→ PROBLEM STATEMENT
Repeat exactly the lines from the line containing "Among the selections" through the last line of the records below, inclusive, and nothing else.

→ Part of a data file
────────────────────────────────────────

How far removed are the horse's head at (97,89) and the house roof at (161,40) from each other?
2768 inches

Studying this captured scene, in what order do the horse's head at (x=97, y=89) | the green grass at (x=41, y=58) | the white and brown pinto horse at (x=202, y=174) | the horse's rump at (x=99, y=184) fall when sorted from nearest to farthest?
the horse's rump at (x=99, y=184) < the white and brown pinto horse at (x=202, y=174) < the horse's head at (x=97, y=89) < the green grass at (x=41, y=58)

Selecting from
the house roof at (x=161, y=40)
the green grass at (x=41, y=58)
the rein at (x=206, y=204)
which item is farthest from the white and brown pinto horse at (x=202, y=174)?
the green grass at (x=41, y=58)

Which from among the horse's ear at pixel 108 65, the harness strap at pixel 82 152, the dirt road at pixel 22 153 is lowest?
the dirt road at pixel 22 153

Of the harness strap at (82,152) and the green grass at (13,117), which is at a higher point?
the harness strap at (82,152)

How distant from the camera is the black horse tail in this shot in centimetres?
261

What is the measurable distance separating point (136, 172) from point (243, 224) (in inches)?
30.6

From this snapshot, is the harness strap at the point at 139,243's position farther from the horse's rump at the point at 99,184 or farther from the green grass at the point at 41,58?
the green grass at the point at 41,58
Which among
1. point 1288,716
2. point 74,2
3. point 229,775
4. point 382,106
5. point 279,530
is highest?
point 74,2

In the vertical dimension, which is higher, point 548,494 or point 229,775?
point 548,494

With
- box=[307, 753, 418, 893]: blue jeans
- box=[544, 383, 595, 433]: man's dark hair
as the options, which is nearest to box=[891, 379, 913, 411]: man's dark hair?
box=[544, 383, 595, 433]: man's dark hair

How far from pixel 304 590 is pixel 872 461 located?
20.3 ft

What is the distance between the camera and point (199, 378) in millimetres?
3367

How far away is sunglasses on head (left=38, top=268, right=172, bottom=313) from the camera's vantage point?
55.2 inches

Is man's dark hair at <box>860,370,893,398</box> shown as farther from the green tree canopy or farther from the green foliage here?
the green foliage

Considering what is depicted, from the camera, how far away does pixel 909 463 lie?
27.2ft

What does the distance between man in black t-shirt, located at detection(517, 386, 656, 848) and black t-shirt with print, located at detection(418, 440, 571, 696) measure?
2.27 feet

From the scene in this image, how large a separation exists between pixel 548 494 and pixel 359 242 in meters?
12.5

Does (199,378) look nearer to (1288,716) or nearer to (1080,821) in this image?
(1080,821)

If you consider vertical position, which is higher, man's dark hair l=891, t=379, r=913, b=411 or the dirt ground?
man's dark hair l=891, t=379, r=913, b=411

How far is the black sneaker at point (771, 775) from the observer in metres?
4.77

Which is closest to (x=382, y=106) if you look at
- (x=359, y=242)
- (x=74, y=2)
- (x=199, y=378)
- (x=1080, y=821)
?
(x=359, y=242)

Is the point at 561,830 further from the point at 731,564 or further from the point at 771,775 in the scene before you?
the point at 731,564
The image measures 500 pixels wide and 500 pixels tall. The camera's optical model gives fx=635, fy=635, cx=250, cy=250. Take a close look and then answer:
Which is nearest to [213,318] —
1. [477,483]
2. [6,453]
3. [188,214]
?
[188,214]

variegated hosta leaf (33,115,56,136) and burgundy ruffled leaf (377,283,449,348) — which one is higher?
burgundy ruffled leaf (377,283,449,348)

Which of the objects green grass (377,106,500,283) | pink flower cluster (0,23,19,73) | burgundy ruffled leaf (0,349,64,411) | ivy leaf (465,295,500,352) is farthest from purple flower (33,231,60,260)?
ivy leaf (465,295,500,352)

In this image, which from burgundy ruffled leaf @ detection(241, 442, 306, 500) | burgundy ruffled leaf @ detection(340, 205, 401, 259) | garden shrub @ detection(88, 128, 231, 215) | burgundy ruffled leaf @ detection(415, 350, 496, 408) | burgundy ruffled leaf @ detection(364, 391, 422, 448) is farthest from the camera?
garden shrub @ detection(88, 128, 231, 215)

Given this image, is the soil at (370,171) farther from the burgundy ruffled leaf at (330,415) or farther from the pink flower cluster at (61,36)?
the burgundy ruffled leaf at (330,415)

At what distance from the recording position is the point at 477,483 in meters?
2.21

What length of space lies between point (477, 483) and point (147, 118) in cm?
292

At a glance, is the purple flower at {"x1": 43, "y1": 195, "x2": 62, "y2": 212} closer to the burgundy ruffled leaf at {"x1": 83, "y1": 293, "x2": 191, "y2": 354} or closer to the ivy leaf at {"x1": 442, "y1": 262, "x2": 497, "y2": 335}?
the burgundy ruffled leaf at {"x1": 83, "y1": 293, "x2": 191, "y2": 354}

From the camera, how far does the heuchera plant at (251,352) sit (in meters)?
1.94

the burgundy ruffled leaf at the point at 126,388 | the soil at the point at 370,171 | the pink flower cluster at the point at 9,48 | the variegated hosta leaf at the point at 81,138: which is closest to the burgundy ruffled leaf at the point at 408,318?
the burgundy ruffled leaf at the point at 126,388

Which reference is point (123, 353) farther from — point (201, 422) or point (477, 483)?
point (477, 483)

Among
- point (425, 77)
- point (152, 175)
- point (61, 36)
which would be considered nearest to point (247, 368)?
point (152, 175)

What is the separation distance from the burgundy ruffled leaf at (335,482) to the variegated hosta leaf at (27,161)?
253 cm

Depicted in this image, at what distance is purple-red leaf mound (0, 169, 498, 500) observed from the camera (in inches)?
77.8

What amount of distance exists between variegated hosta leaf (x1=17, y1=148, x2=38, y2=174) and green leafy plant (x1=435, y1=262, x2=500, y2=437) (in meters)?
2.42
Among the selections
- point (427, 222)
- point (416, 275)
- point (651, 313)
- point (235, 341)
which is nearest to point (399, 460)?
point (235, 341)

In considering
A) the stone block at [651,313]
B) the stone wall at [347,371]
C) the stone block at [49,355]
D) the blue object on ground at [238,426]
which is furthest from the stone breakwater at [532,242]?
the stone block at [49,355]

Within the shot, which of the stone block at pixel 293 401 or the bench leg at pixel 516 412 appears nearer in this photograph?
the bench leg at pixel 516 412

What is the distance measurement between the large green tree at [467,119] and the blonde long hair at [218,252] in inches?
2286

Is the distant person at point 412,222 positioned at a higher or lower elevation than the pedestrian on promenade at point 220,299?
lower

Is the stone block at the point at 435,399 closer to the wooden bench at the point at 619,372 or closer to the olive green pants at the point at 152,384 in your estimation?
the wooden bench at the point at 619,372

────────────────────────────────────────

→ WRITTEN SOLUTION
Among the selections
- point (427, 222)
- point (416, 275)
- point (651, 313)
- point (235, 341)
which is nearest to point (399, 460)?
point (235, 341)

In considering
A) the stone block at [651,313]
B) the stone wall at [347,371]
C) the stone block at [49,355]
D) the blue object on ground at [238,426]
which is furthest from the stone breakwater at [532,242]?
the stone block at [49,355]

Within the shot, which of the stone block at pixel 293 401 or the bench leg at pixel 516 412 appears nearer in this photograph?
the bench leg at pixel 516 412

What is the distance measurement between the large green tree at [467,119] and the blonde long hair at [218,252] in inches?
2286

Is the distant person at point 412,222 positioned at a higher or lower elevation than the pedestrian on promenade at point 220,299?
lower

Is the stone block at the point at 435,399 closer to the wooden bench at the point at 619,372 or closer to the olive green pants at the point at 152,384 in your estimation?
the wooden bench at the point at 619,372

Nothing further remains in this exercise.